→ **Set task**:
Reproduce the records word for word, from the first line through the line that contains "593 centimetres", and stop there.

→ **Records supplied**:
☆ ☆ ☆ ☆ ☆

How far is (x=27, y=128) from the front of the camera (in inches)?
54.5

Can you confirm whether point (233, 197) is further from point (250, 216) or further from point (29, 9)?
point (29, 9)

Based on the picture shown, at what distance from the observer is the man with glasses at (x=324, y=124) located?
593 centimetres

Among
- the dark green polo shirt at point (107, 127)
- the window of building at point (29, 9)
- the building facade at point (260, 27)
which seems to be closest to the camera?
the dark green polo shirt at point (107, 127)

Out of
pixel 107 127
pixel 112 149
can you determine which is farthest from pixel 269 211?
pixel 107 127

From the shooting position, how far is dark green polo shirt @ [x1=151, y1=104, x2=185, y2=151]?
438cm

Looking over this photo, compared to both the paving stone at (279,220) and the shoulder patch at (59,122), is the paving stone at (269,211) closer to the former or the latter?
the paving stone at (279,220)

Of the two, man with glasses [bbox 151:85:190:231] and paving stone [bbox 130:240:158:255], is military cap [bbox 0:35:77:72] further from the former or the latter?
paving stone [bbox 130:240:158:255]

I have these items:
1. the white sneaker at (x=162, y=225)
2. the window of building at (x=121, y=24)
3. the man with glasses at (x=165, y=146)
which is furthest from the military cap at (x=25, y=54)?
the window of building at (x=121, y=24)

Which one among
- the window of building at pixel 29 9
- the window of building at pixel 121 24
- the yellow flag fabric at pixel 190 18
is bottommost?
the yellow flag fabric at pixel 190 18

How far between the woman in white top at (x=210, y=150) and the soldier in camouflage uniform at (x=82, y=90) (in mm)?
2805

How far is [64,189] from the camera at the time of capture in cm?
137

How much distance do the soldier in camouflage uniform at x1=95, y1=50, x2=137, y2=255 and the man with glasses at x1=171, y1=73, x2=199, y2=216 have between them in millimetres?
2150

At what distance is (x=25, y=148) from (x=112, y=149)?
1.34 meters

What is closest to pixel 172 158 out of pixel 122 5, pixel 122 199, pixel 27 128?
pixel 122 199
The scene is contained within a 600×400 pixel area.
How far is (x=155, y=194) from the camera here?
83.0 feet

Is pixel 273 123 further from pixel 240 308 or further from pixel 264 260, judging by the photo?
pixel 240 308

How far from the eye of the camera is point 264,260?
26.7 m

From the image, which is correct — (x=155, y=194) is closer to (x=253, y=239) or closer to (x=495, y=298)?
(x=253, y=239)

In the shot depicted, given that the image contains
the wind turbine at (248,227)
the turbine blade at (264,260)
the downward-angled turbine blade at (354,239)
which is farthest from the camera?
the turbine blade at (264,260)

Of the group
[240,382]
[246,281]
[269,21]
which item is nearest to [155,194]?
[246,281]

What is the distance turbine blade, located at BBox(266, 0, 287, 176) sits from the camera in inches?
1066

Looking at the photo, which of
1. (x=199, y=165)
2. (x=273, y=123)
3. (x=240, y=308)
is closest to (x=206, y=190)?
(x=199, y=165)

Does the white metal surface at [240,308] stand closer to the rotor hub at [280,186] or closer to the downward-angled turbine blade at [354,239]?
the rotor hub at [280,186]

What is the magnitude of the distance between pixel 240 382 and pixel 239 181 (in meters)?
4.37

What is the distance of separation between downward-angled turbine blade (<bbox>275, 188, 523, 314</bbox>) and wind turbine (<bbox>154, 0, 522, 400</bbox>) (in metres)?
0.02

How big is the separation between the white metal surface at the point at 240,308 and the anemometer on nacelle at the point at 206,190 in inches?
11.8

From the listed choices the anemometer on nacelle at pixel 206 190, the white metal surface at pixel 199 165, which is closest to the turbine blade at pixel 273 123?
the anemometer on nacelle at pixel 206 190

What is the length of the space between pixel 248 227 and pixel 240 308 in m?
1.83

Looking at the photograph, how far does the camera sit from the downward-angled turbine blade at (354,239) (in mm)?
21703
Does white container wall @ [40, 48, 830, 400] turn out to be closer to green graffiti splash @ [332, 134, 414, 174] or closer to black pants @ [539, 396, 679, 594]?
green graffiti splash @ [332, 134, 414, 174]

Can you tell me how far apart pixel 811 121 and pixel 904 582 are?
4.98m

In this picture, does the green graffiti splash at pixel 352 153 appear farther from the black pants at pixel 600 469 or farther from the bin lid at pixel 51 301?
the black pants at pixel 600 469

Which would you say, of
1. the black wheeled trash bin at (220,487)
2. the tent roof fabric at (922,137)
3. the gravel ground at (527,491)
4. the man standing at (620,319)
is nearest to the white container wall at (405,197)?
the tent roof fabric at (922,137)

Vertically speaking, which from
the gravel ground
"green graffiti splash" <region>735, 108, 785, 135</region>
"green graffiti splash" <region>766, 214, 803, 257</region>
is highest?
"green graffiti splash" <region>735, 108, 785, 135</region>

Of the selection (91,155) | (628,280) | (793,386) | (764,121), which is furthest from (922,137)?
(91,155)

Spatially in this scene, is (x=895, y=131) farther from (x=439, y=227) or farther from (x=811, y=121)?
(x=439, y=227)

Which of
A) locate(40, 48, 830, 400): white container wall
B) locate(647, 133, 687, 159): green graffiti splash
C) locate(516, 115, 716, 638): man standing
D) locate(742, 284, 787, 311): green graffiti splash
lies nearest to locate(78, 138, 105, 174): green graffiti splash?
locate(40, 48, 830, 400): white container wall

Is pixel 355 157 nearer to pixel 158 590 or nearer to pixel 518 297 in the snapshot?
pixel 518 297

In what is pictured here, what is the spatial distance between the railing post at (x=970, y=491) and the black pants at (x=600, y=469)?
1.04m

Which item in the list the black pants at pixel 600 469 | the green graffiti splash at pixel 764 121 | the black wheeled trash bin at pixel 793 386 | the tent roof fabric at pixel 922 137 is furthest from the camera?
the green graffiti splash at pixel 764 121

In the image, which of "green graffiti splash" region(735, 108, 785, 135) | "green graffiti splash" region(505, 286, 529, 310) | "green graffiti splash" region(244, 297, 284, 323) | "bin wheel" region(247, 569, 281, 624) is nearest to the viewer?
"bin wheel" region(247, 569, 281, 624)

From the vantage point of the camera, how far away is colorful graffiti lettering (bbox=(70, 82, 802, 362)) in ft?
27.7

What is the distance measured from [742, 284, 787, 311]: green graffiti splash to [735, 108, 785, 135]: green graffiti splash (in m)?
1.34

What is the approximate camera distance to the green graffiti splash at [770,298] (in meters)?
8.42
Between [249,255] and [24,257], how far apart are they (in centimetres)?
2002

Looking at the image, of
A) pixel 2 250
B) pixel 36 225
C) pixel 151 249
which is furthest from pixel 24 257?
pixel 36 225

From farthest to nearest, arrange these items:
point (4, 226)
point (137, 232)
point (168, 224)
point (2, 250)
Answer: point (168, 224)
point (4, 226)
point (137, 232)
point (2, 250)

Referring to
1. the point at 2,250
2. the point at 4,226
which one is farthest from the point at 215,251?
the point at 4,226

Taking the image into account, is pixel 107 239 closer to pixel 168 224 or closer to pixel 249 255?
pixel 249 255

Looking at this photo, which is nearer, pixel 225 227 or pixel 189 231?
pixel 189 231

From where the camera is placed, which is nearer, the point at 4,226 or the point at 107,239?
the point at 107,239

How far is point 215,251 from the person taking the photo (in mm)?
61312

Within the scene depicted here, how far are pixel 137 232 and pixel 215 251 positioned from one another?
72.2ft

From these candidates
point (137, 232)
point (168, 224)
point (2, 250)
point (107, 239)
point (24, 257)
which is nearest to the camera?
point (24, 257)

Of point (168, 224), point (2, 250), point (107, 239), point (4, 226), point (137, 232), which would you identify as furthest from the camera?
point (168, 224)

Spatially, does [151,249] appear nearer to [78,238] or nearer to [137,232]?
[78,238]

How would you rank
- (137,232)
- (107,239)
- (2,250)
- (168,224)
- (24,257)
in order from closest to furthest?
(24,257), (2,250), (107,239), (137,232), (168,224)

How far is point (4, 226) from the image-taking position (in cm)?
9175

☆ ☆ ☆ ☆ ☆

→ **Exercise answer**:
How far is (x=27, y=128) from the front of the camera (in inches)?
54.5

Can you confirm whether point (233, 197) is further from point (250, 216) or further from point (29, 9)?
point (29, 9)

Based on the picture shown, at what distance from the observer is the man with glasses at (x=324, y=124) located?
593 centimetres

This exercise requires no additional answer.